YOUR ASSIGNMENT
Your task is to restate word for word the lines in the material below, from the one with "Superior Room, 1 King Bed, View" up to and including the one with "Miami Beach Condo". Do not carry over the pictures.

EXTRACTED ENTRIES
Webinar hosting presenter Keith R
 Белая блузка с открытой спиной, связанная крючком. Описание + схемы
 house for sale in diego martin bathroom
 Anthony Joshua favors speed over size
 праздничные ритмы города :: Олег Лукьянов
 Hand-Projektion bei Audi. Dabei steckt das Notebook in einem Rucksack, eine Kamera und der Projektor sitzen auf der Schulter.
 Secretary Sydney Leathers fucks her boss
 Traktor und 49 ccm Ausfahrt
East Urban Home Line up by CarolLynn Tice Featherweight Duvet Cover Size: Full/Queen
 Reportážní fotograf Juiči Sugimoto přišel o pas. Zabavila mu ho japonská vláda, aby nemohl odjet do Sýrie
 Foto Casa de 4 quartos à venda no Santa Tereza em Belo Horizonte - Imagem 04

---

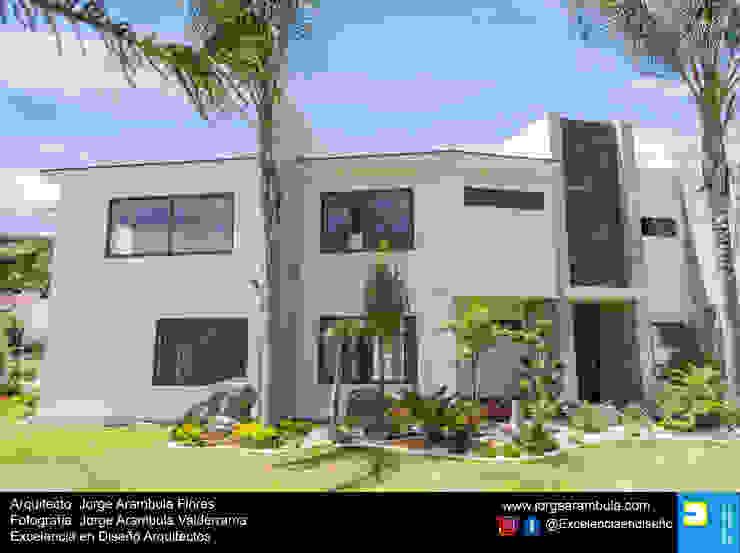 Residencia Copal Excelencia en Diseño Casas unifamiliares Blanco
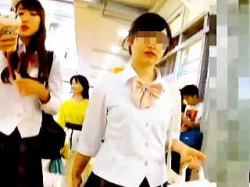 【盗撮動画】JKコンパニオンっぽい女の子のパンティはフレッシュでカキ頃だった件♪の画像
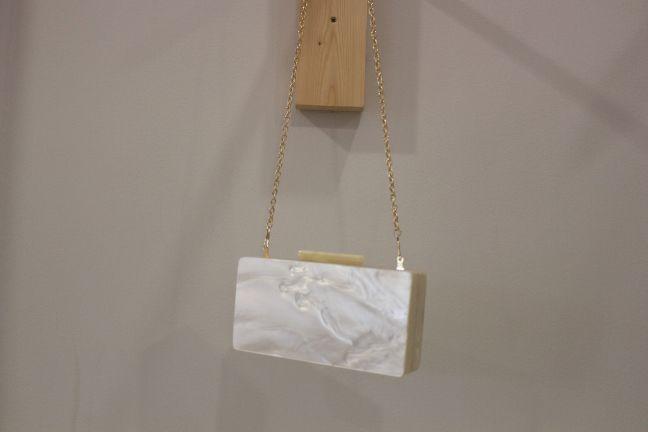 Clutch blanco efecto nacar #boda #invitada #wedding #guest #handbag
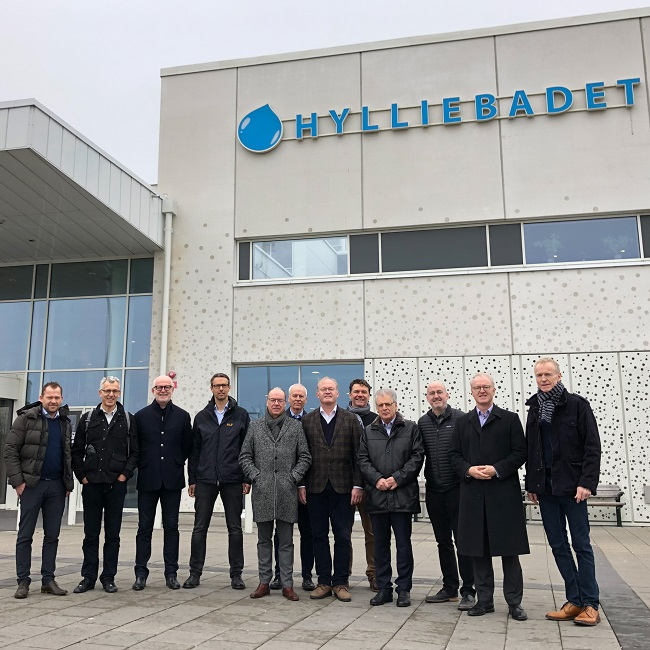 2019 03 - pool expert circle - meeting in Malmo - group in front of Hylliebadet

* * *

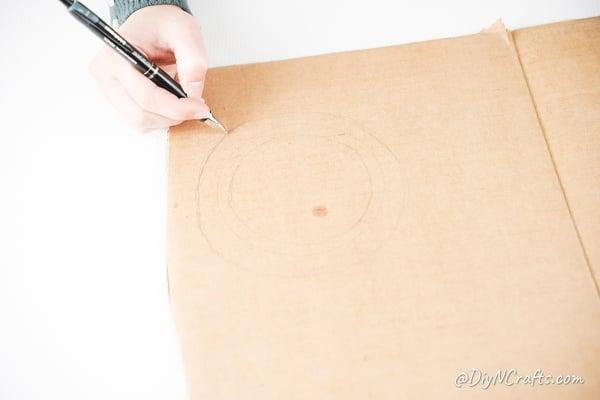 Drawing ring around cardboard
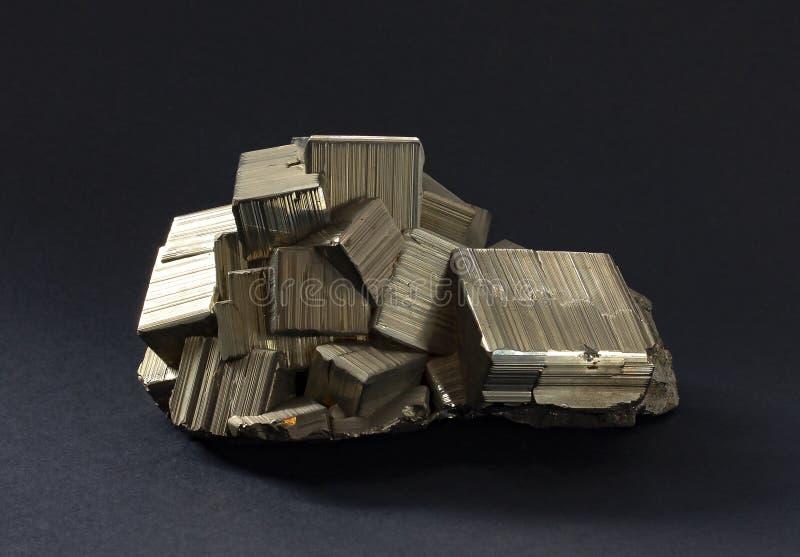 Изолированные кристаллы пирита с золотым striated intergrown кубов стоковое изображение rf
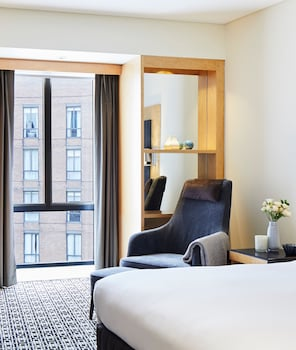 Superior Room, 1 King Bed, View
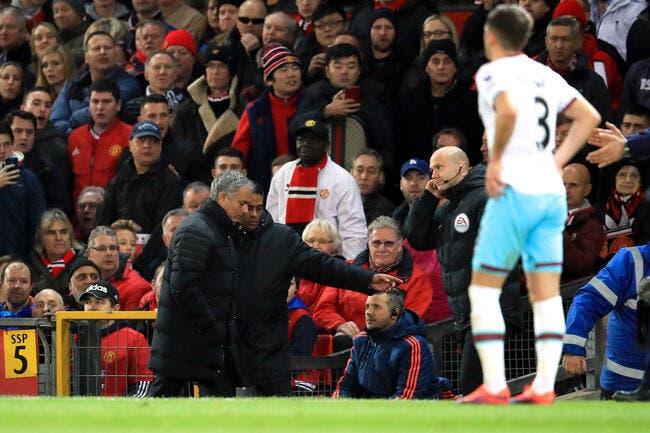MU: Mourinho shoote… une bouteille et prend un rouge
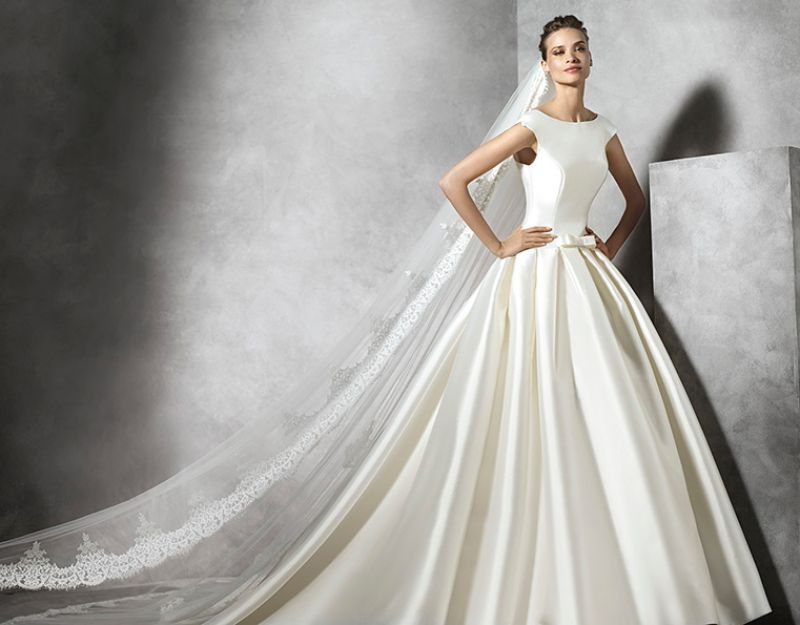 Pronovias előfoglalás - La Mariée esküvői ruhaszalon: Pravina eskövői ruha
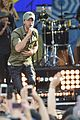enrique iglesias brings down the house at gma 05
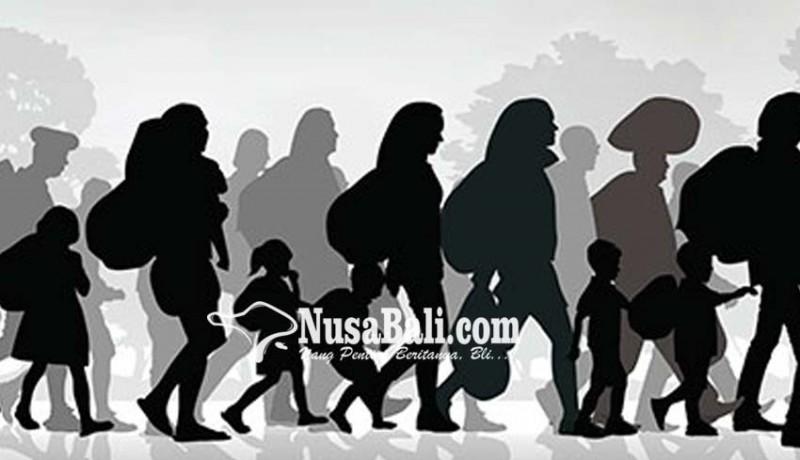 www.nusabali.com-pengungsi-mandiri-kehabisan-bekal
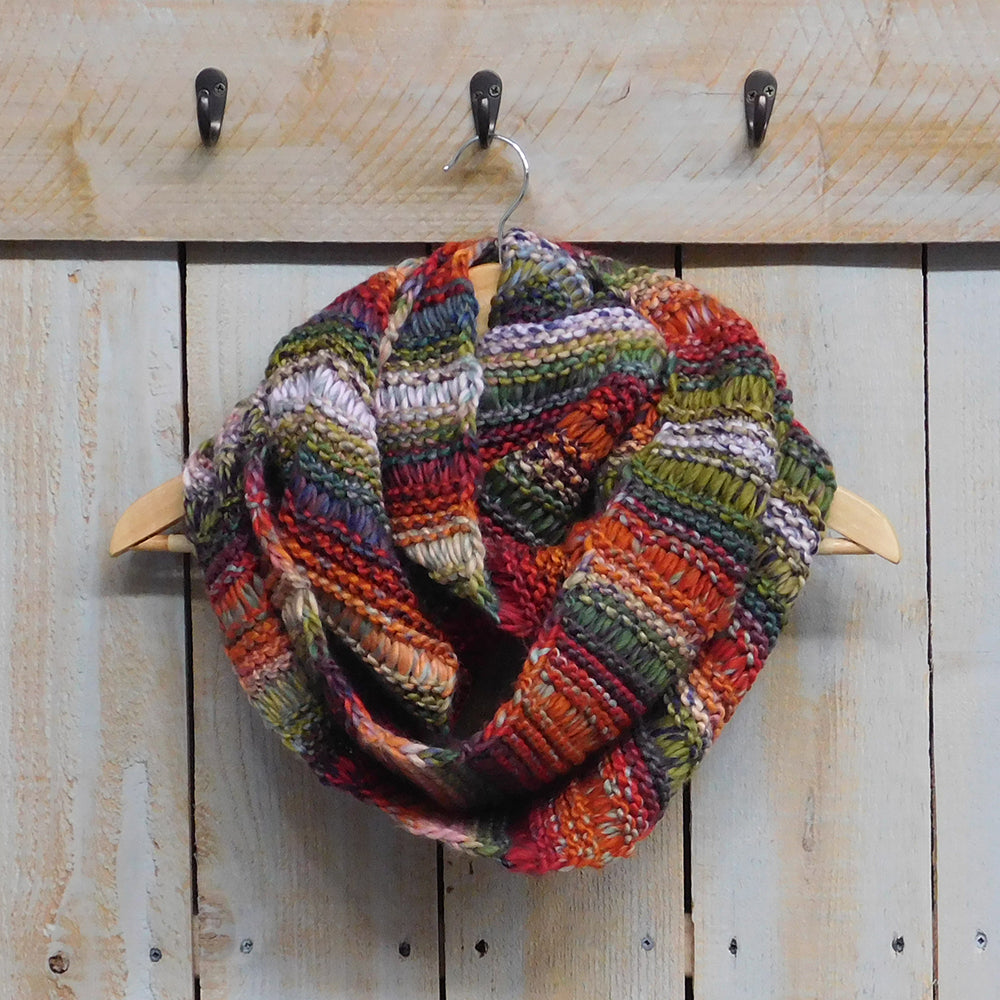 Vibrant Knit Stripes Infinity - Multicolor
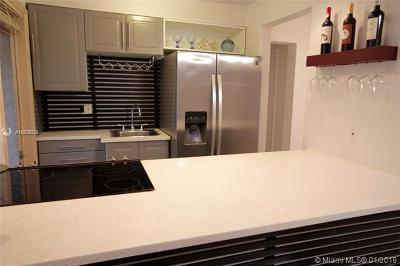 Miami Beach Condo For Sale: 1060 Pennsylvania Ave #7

THE COMPLETED TASK
 Superior Room, 1 King Bed, View
MU: Mourinho shoote… une bouteille et prend un rouge
 Pronovias előfoglalás - La Mariée esküvői ruhaszalon: Pravina eskövői ruha
enrique iglesias brings down the house at gma 05
 www.nusabali.com-pengungsi-mandiri-kehabisan-bekal
 Vibrant Knit Stripes Infinity - Multicolor
 Miami Beach Condo For Sale: 1060 Pennsylvania Ave #7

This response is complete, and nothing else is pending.